この記事の連載
井川 遥さんインタビュー【前篇】
井川 遥さんインタビュー【後篇】
もっと子どもの健康や日常の経験を充実させることにフォーカスしていきたい

――共演された黒崎煌代さんや遠藤憲一さんとのシーンで特に印象に残っているものや、撮影エピソードはありますか?
別荘で夫婦で口論になるシーンがあるのですが、衣裳合わせの後に本読みをしたんですね。監督はもつれた夫婦の会話を少しずつ変化をつけて演出されていたのですが、その度にトーンが変化したりシーンの終着点が変わったり、感情の行方が変化することにとても驚きを感じました。そのシーンの撮影時も、長い沈黙を「こんな話し合いを1時間も2時間もしているように」と、どうにも埋まらない溝を感覚として伝えてくださるので捉えやすかったんです。
黒崎くんや桐生さんは冬編から大きくなったふたりとして登場しますが、幼少期の夏編の撮影の時から現場に足を運んで引き継ぐように役を演じられていて。私自身もとても身近に自然に入っていくことができて助かりました。

――今回は父と子どもの再会や母の喪失といった家族のテーマが取り上げられていますが、井川さんご自身はご家族との距離感をどのように取られていますか?

問題文.
井川遥さんのインタビュー記事から、「別荘で夫婦で口論になるシーン」から「るので捉えやすかったんです。」までを、両端の語句も含めてそのまま書き写してもらえますか?

表示データ.
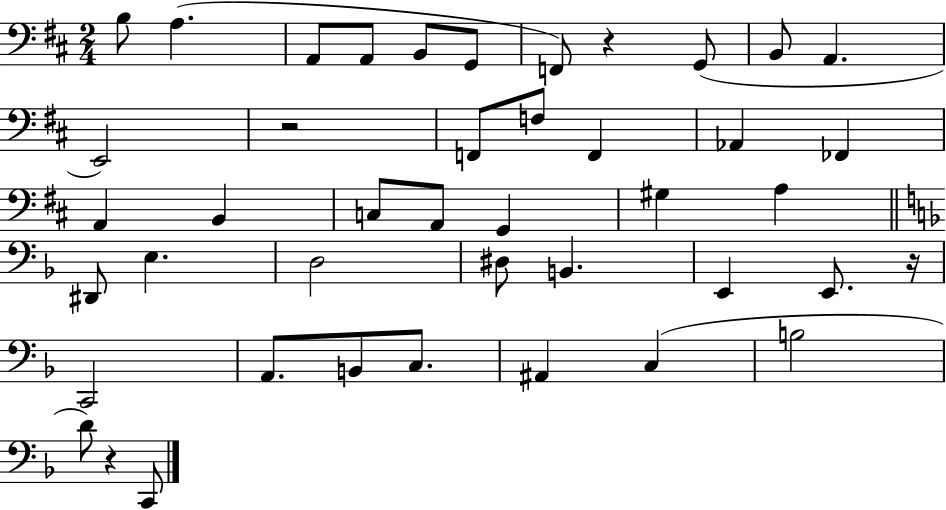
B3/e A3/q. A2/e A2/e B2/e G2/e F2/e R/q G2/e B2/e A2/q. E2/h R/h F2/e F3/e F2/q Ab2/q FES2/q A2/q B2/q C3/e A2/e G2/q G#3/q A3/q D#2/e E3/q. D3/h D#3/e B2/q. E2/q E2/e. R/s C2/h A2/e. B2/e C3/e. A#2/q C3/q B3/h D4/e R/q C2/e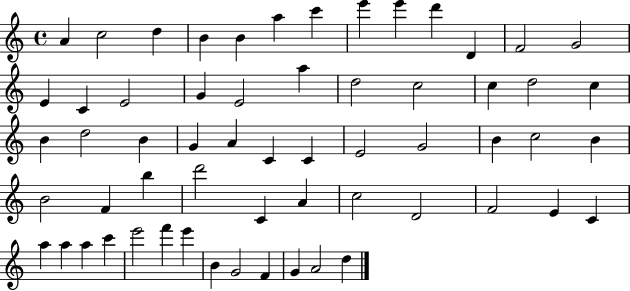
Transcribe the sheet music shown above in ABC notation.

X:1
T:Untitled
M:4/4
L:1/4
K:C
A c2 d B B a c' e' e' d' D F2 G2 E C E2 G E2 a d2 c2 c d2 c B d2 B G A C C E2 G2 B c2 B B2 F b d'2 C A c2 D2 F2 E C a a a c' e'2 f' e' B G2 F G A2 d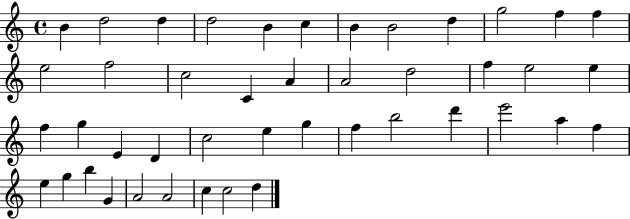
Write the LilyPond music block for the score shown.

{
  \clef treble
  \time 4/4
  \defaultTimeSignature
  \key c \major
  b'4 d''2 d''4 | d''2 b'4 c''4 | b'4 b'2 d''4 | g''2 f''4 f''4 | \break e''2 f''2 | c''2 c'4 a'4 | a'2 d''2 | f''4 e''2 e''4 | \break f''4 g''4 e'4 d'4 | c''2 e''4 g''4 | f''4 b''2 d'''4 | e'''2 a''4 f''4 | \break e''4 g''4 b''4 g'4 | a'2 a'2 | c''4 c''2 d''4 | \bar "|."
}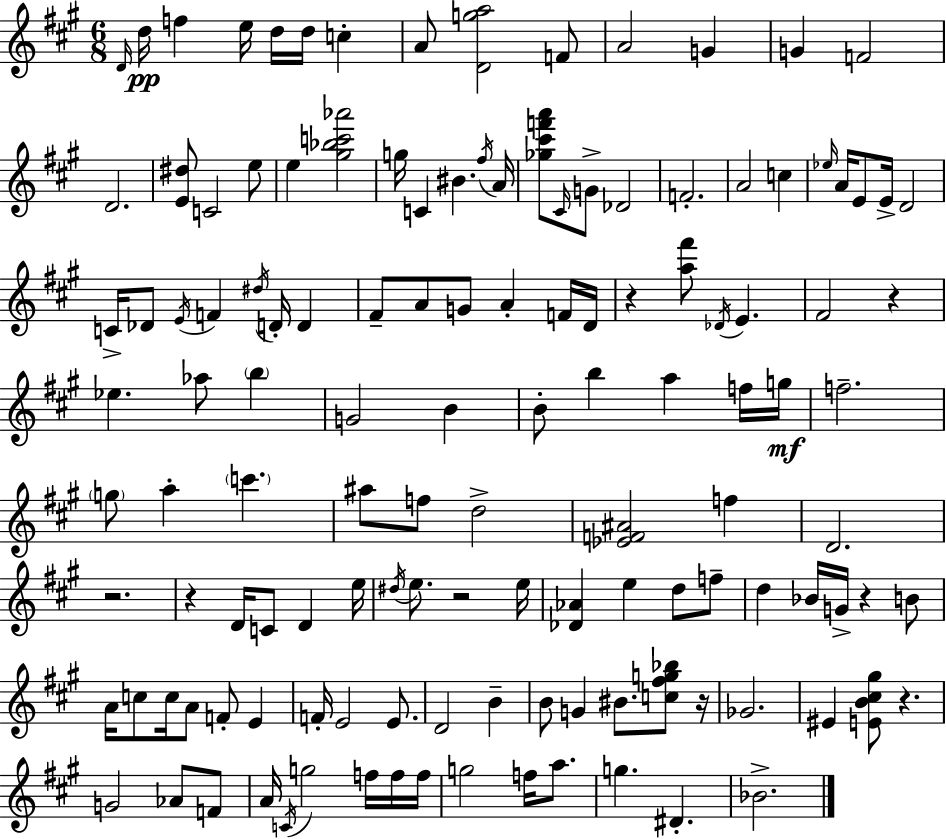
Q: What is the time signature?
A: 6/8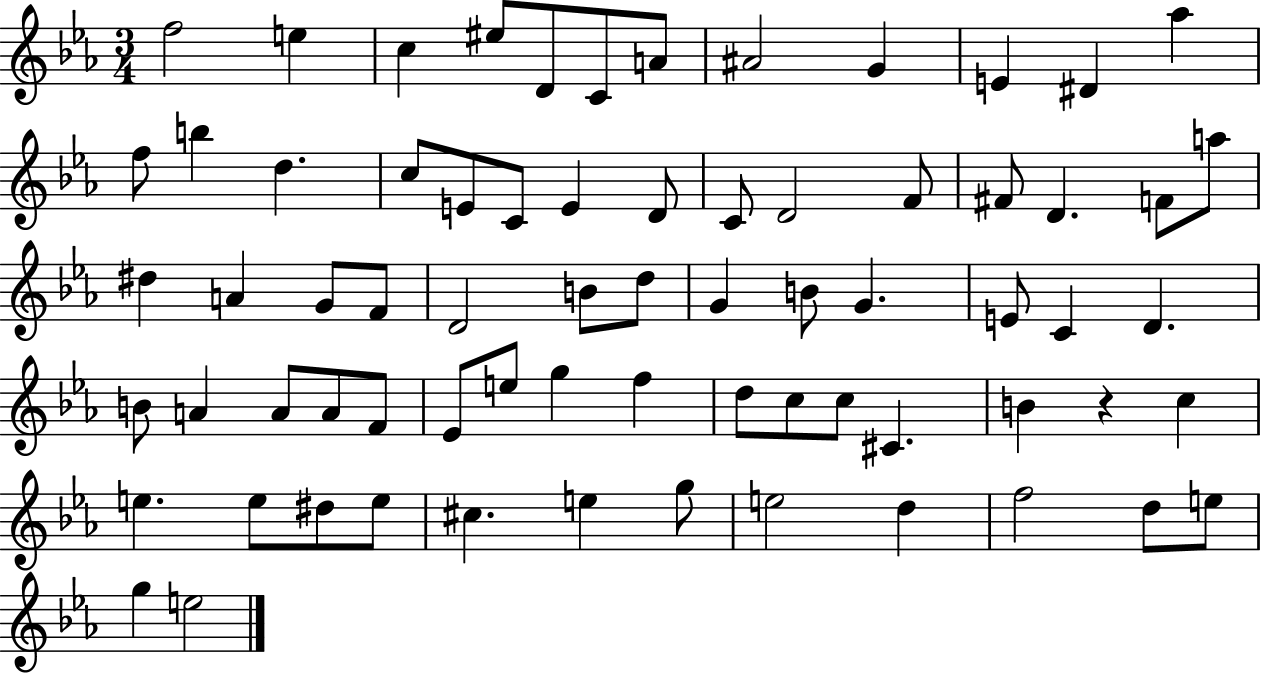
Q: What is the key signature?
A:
* * *
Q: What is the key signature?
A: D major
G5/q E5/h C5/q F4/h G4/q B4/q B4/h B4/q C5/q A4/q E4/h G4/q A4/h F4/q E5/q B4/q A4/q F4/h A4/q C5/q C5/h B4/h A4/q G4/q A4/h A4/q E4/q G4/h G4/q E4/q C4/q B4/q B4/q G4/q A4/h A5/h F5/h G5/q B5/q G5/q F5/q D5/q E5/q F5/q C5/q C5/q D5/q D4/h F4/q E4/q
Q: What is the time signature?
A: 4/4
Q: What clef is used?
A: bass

解答.
別荘で夫婦で口論になるシーンがあるのですが、衣裳合わせの後に本読みをしたんですね。監督はもつれた夫婦の会話を少しずつ変化をつけて演出されていたのですが、その度にトーンが変化したりシーンの終着点が変わったり、感情の行方が変化することにとても驚きを感じました。そのシーンの撮影時も、長い沈黙を「こんな話し合いを1時間も2時間もしているように」と、どうにも埋まらない溝を感覚として伝えてくださるので捉えやすかったんです。